Exploring the Pegasus Topology Jupyter Notebook.
Reusing Embeddings#
For problems that vary only the biases and weights on a fixed graph, you can set a good embedding once before submitting the problem to the QPU. There is no need to recompute the embedding (a time-consuming operation) for every submission.
Pre-embedding Local Constraint Structures#
The structure of some problems contains repeated elements; for example, the multiple AND gates, half adders, and full adders in the Factoring example.
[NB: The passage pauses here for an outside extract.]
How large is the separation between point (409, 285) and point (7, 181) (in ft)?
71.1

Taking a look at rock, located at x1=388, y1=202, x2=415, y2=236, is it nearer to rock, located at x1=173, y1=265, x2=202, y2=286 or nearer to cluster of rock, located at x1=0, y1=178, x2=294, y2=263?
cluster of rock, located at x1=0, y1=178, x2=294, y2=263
Such problems may benefit from being embedded with repeating block structures for the common elements, with connectivity then added as needed.
Example#
Fig. 159 Circuit of three Boolean gates.#
This small example pre-embeds three Boolean gates.
You can embed a BQM representing an AND or OR gate in a repeating structure of the Pegasus topology, a \(K_{4,4}\) biclique with additional couplers connecting some horizontal and vertical qubits.
>>> import minorminer
>>> import dwave_networkx as dnx
>>> from dimod.generators import and_gate, or_gate
...
>>> pegasus_k44 = dnx.pegasus_graph(2, node_list=[4, 5, 6, 7, 40, 41, 42, 43])
...
>>> bqm_and1 = and_gate('in11', 'in12', 'out1')
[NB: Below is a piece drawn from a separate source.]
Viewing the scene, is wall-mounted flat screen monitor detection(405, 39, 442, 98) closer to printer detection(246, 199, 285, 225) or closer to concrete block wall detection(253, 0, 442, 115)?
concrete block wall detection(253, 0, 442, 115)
>>> embedding_and = minorminer.find_embedding(list(bqm_and1.quadratic.keys()), pegasus_k44)
>>> embedding_and
{'in12': [40], 'in11': [4], 'out1': [41]}
...
>>> bqm_or2 = or_gate('in21', 'in22', 'out2')
>>> embedding_or = minorminer.find_embedding(list(bqm_or2.quadratic.keys()), pegasus_k44)
>>> embedding_or
{'in22': [4], 'in21': [41], 'out2': [40]}
Fig. 160 Circuit of three Boolean gates pre-embedded in an Advantage QPU.#
Further Information#
[Ada2015] describes embedding an RBM on the D-Wave system by mapping the visible nodes to chains of vertical qubits and hidden nodes to chains of horizontal qubits.
Virtual Graphs#
Important
The virtual graph feature is deprecated due to improved calibration of
newer QPUs: Ocean software’s
VirtualGraphComposite class will be
removed in a future release. To calibrate chains for residual biases, follow
the instructions in [Che2023].
The D-Wave virtual graph feature simplifies the process of
minor-embedding by enabling you to more easily create, optimize, use, and reuse
an embedding for a given working graph. When you submit an embedding and specify
a chain strength using the
VirtualGraphComposite class, it automatically
calibrates the qubits in a chain to compensate for the effects of unintended
biases—see integrated control errors (ICE) 1—caused
by QPU imperfections.
Further Information#
[Dwave6] is a white paper describing measured performance improvements from using virtual graphs.